**Document segment**.
When Francoise d'Aubigne was cradled, one November day in the year 1635, within the walls of a fortress-prison in Poitou, the prospect of a Queendom seemed as remote as a palace in the moon. She had good blood in her veins, it is true. Her ancestors had been noblemen of Normandy before the Conqueror ever thought of crossing the English Channel, and her grandfather, General Theodore d'Aubigne, had won distinction as a soldier on many a battlefield. It was to her father, profligate and spendthrift, who, after squandering his patrimony, had found himself lodged in jail, that Francoise owed the ignominy of her birthplace, for her mother had insisted on sharing the captivity of her ne'er-do-well husband.

When at last Constant d'Aubigne found his prison doors opened, he shook the dust of France off his feet and took his wife and young children away to Martinique, where at least, he hoped, his record would not be known. On the voyage, we are told, the child was brought so near to death's door by an illness that her body was actually on the point of being flung overboard when her mother detected signs of life, and rescued her from a watery grave. A little later, in Martinique, she had an equally narrow escape from death as the result of a snakebite. A child thus twice miraculously preserved was evidently destined for better things than an early tomb, more than one declared; and so indeed it proved.

When the father ended his mis-spent days in the West Indian island, the widow took her poverty and her fledgelings back to France, where Francoise was placed under the charge of a Madame de Villette, to pick up such education as she could in exchange for such menial work as looking after Madame's poultry and scrubbing her floors. When her mother in turn died, the child (she was only fifteen at the time) was taken to Paris by an aunt, whose miserliness or poverty often sent her hungry to bed.

**Information provided**.
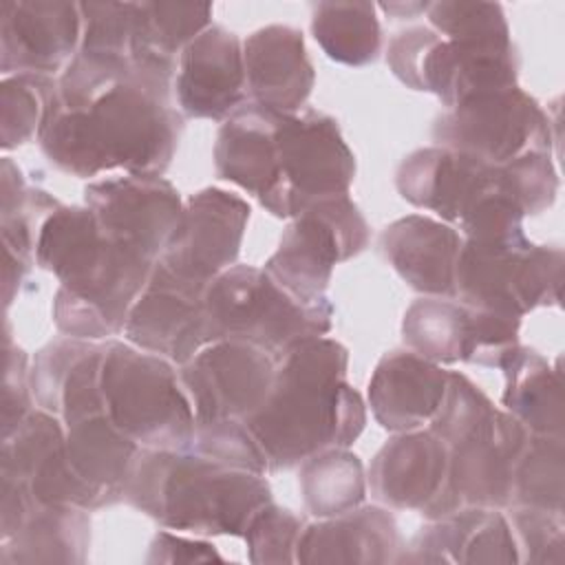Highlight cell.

**Short exercise**. Carry on the passage about Francoise d'Aubigne's early life from its last sentence. The listing has no connection to the passage about Francoise d'Aubigne's early life.

**The result**.
Such was Francoise's condition when she was taken one day to the house of Paul Scarron, the crippled poet, whose satires and burlesques kept Paris in a ripple of merriment, and to whom the child's poverty and friendless position made as powerful an appeal as her budding beauty and her modesty. It was a very tender heart that beat in the pain-racked, paralysed body of the "father of French burlesque"; and within a few days of first setting eyes on his "little Indian girl," as he called her, he asked her to marry him. "It is a sorry offer to make you, my dear child," he said, "but it is either this or a convent." And, to escape the convent, Francoise consented to become the wife of the "bundle of pains and deformities" old enough to be her father.

In the marriage-contract Scarron, with characteristic buffoonery, recognises her as bringing a dower of "four louis, two large and very expressive eyes, a fine bosom, a pair of lovely hands, and a good intellect"; while to the attorney, when asked what his contribution was, he answered, "I give her my name, and that means immortality." For eight years Francoise was the dutiful wife of her crippled husband, nursing him tenderly, managing his home and his purse, redeeming his writing from its coarseness, and generally proving her gratitude by a ceaseless devotion. Then came the day when Scarron bade her farewell on his death-bed, begging her with his last breath to remember him sometimes, and bidding her to be "always virtuous."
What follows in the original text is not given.